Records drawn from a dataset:
########################################

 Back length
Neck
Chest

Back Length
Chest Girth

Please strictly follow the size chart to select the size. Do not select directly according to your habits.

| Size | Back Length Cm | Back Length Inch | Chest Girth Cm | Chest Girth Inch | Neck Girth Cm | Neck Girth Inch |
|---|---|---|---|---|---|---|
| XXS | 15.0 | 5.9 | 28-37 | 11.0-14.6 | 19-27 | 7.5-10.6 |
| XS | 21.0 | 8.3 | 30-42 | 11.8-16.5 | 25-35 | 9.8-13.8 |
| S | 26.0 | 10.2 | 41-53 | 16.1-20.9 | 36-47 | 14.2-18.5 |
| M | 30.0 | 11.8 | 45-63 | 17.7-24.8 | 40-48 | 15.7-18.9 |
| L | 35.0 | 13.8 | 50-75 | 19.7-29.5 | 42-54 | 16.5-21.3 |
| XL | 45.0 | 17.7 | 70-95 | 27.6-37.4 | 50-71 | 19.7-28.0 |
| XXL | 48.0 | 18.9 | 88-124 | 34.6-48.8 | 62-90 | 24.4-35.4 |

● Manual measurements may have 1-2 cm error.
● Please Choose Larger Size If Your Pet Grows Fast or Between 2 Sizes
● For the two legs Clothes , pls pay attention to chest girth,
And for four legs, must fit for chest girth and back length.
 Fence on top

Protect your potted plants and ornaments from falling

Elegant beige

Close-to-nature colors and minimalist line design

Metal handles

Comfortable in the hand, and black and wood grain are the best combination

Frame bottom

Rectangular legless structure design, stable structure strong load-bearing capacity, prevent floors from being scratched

########################################

## WHAT NEEDS TO BE DONE
The data must be transcribed in full. Every word stays the same.

## TASK RESPONSE
 Back length
Neck
Chest

Back Length
Chest Girth

Please strictly follow the size chart to select the size. Do not select directly according to your habits.

| Size | Back Length Cm | Back Length Inch | Chest Girth Cm | Chest Girth Inch | Neck Girth Cm | Neck Girth Inch |
|---|---|---|---|---|---|---|
| XXS | 15.0 | 5.9 | 28-37 | 11.0-14.6 | 19-27 | 7.5-10.6 |
| XS | 21.0 | 8.3 | 30-42 | 11.8-16.5 | 25-35 | 9.8-13.8 |
| S | 26.0 | 10.2 | 41-53 | 16.1-20.9 | 36-47 | 14.2-18.5 |
| M | 30.0 | 11.8 | 45-63 | 17.7-24.8 | 40-48 | 15.7-18.9 |
| L | 35.0 | 13.8 | 50-75 | 19.7-29.5 | 42-54 | 16.5-21.3 |
| XL | 45.0 | 17.7 | 70-95 | 27.6-37.4 | 50-71 | 19.7-28.0 |
| XXL | 48.0 | 18.9 | 88-124 | 34.6-48.8 | 62-90 | 24.4-35.4 |

● Manual measurements may have 1-2 cm error.
● Please Choose Larger Size If Your Pet Grows Fast or Between 2 Sizes
● For the two legs Clothes , pls pay attention to chest girth,
And for four legs, must fit for chest girth and back length.
 Fence on top

Protect your potted plants and ornaments from falling

Elegant beige

Close-to-nature colors and minimalist line design

Metal handles

Comfortable in the hand, and black and wood grain are the best combination

Frame bottom

Rectangular legless structure design, stable structure strong load-bearing capacity, prevent floors from being scratched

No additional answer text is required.